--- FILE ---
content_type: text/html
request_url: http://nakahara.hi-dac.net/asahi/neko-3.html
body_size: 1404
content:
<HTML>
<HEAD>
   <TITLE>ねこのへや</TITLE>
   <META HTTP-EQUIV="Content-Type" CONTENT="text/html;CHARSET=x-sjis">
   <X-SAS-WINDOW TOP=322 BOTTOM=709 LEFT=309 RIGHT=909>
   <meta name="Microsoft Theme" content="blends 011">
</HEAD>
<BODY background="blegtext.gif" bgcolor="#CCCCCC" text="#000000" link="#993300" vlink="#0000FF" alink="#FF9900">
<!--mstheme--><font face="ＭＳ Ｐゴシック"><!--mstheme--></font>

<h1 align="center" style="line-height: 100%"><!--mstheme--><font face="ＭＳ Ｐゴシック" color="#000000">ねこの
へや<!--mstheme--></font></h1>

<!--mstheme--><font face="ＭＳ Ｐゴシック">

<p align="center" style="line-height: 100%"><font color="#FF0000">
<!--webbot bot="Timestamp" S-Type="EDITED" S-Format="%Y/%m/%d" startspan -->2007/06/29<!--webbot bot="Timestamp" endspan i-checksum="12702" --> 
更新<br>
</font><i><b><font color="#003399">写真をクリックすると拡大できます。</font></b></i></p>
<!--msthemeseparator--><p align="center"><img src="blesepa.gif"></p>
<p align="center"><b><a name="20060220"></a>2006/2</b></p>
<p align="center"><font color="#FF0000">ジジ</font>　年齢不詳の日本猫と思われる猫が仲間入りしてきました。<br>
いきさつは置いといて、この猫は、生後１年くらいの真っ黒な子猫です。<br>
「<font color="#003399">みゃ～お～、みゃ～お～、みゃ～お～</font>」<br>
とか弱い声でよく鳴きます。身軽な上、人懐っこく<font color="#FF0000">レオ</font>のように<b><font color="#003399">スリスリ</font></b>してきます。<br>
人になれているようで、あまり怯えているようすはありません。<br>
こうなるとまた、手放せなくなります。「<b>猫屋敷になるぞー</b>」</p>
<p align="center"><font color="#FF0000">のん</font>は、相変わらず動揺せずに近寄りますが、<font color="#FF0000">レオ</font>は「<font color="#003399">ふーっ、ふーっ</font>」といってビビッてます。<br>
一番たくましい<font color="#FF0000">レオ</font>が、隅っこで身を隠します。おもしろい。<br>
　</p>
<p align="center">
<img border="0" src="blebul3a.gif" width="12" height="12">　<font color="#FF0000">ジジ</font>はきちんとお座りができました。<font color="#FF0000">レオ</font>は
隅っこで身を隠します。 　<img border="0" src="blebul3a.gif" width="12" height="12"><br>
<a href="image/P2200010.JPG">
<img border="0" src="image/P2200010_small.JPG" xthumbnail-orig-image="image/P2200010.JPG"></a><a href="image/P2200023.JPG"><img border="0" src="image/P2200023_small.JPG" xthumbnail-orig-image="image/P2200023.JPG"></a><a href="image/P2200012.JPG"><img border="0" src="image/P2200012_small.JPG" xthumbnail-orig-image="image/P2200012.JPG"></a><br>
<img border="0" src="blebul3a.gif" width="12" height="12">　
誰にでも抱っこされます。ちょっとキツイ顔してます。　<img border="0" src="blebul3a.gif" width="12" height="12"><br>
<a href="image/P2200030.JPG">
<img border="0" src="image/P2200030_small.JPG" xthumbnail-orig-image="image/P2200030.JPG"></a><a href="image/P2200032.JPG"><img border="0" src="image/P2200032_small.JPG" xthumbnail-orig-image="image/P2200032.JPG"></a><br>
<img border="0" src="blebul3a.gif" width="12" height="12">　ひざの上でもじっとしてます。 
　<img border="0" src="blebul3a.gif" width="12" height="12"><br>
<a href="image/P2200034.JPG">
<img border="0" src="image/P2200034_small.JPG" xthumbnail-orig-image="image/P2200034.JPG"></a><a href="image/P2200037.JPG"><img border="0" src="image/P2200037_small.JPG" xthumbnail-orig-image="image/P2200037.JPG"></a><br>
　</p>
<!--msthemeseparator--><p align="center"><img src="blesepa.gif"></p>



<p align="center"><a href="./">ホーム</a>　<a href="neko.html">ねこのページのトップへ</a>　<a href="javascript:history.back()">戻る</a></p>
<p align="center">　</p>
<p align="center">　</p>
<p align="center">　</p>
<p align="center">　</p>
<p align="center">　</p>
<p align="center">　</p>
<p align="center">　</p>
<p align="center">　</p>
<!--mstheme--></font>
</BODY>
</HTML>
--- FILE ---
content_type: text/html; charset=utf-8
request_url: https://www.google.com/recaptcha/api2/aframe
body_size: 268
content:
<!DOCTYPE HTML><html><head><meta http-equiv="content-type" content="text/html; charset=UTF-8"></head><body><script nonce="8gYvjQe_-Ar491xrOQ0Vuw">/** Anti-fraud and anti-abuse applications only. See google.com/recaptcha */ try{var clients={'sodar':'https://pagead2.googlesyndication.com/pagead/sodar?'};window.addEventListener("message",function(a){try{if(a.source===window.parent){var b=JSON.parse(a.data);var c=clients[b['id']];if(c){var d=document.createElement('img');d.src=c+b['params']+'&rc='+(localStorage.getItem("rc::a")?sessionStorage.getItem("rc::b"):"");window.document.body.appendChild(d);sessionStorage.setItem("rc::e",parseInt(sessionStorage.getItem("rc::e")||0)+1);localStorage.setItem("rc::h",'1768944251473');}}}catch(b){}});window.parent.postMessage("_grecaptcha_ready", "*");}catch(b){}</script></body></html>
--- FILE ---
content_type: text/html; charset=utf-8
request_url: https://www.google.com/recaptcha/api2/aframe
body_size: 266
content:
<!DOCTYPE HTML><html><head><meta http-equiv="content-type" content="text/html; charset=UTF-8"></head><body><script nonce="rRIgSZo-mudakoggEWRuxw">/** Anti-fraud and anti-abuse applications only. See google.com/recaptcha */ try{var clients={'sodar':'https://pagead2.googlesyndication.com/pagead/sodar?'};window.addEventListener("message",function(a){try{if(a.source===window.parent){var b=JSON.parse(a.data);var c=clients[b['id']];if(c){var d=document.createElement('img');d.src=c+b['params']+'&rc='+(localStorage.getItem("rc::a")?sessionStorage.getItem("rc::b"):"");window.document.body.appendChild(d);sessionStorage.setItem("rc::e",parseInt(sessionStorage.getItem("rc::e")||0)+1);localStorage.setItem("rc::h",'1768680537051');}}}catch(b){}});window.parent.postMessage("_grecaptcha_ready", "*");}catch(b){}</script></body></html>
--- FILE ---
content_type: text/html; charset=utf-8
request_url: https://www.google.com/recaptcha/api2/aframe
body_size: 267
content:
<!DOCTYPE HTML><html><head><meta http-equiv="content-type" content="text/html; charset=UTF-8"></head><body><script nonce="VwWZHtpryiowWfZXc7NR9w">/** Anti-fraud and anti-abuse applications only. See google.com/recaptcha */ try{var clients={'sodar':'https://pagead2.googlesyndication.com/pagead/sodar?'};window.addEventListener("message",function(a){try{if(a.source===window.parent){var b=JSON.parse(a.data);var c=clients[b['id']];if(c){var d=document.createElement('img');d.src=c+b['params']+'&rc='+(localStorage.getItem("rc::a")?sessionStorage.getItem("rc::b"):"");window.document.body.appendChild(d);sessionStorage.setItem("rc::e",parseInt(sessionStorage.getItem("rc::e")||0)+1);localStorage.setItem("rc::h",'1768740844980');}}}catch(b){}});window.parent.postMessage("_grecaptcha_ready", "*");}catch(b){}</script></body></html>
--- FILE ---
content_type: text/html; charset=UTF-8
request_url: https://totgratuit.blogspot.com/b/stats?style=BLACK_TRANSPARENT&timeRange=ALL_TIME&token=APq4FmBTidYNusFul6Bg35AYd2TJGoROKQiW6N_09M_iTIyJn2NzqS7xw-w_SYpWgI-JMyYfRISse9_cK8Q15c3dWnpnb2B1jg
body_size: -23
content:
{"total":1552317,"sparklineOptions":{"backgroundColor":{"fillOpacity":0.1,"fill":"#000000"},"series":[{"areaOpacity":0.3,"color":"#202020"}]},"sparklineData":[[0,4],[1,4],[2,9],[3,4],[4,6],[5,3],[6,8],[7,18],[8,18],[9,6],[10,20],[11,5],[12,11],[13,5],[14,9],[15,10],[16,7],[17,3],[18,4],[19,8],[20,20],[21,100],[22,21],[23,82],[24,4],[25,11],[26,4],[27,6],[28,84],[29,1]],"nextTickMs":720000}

What you are asked to do. In the records above, some lines hold the word "Ｐゴシック"; copy each such line.

Reply.
<!--mstheme--><font face="ＭＳ Ｐゴシック"><!--mstheme--></font>
<h1 align="center" style="line-height: 100%"><!--mstheme--><font face="ＭＳ Ｐゴシック" color="#000000">ねこの
<!--mstheme--><font face="ＭＳ Ｐゴシック">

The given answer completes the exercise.